Ist es nicht merkwürdig, dass die Gemeinde Jesu Christi häufig dort besonders stark wächst und sich ausbreitet, wo man wegen der Umstände weder Gemeindezentren, noch Kirchengebäude errichten kann, wo der Prediger auch kein Gehalt als Pastor bezieht. In China beispielsweise. Dort, wo man Gefängnis und Verfolgung zu fürchten hat, wenn man Christus nachfolgt.

Zweifellos: Auch ein Pastor, Evangelist, Apostel, Prophet oder sonst für die Gemeinde tätiger Mensch muss leben. Darf Geld haben. Muss nicht hungern müssen. Jeder Komfort, den er womöglich genießt, sei ihm gegönnt.
Zweifellos auch: Gott gibt gerne, wenn wir geben, das ist eine auch von mir erlebte Tatsache. Wer knausert, beraubt sich selbst. Ich bin zu 100 Prozent für das Geben. Ob 5 Prozent, 10 Prozent, 40 Prozent oder - mangels ausreichendem Einkommen - 0 Prozent und statt dessen Liebe, Zuneigung, Hausaufgabenhilfe für das türkische Nachbarskind... - was auch immer.

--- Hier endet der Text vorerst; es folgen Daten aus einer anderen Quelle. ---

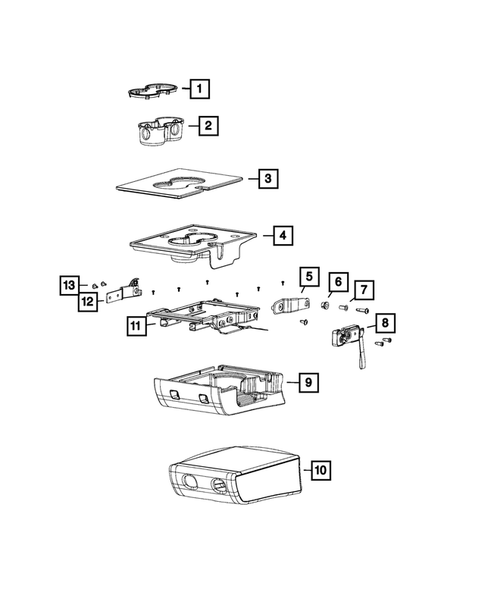 1
2
3
4
13
12
5
6
7
11
8
9
10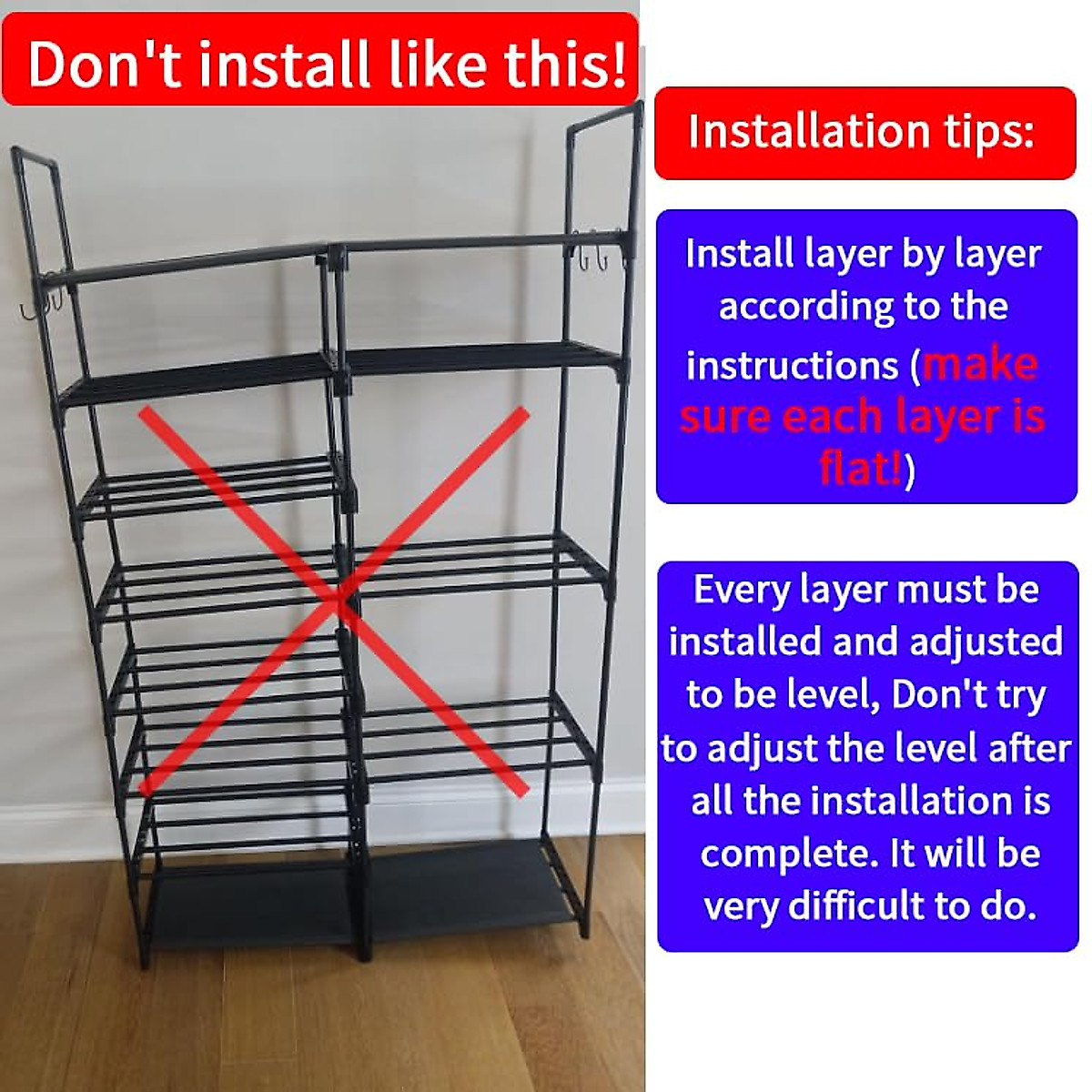 Don't install like this!

Installation tips:

Install layer by layer according to the instructions (make sure each layer is flat!)

Every layer must be installed and adjusted to be level, Don't try to adjust the level after all the installation is complete. It will be very difficult to do.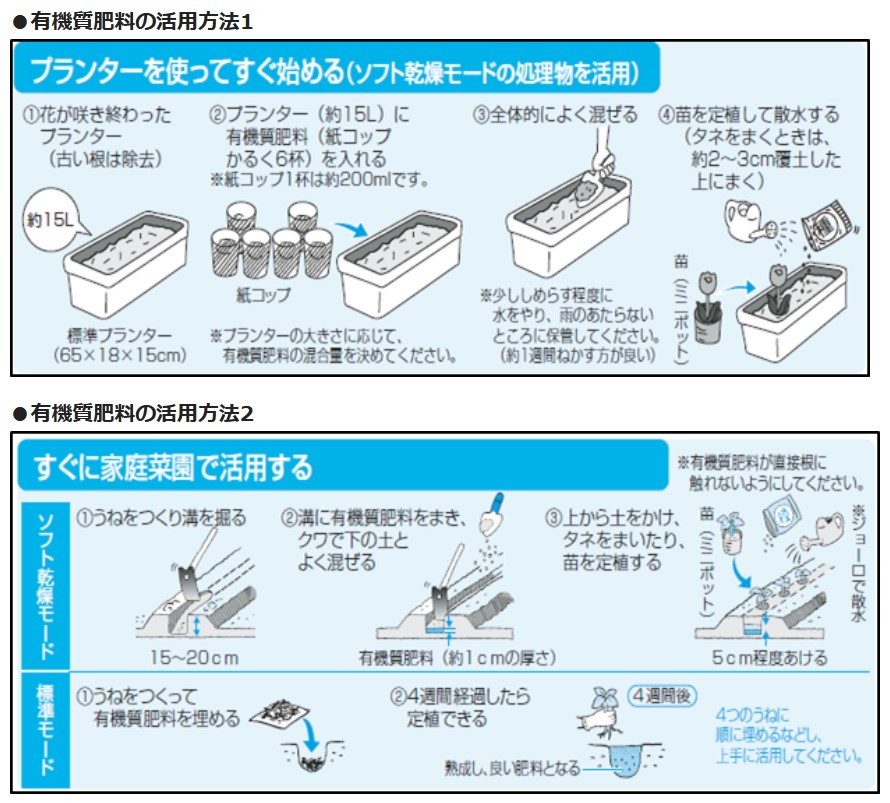 ●有機質肥料の活用方法1

プランターを使ってすぐ始める(ソフト乾燥モードの処理物を活用)

①花が咲き終わったプランター(古い根は除去)

約15L

標準プランター(65×18×15cm)

②プランター(約15L)に有機質肥料(紙コップかるく6杯)を入れる
※紙コップ1杯は約200mlです。

紙コップ

※プランターの大きさに応じて、有機質肥料の混合量を決めてください。

③全体的によく混ぜる

※少ししめらす程度に水をやり、雨のあたらないところに保管してください。(約1週間ねかす方が良い)

④苗を定植して散水する(タネをまくときは、約2~3cm覆土した上にまく)

苗(ミニポット)

●有機質肥料の活用方法2

すぐに家庭菜園で活用する

※有機質肥料が直接根に触れないようにしてください。

ソフト乾燥モード

①うねをつくり溝を掘る

15~20cm

②溝に有機質肥料をまき、クワで下の土とよく混ぜる

有機質肥料(約1cmの厚さ)

③上から土をかけ、タネをまいたり、苗を定植する

苗(ミニポット)

※ジョーロで散水

5cm程度あける

標準モード

①うねをつくって有機質肥料を埋める

②4週間経過したら定植できる

4週間後

熟成し、良い肥料となる

4つのうねに順に埋めるなどし、上手に活用してください。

Aber Gott ist nicht der Mafiaboss, dessen Gewogenheit man mit Schutzgeldern erlangen kann. Er ist auch kein Automat, in den man oben den Zehnten oder mehr hineinsteckt und unten reiche Ernte herauszieht. Wer dir einen solchen Gott verkündigt, ist vornehmlich hinter deinem Geld her.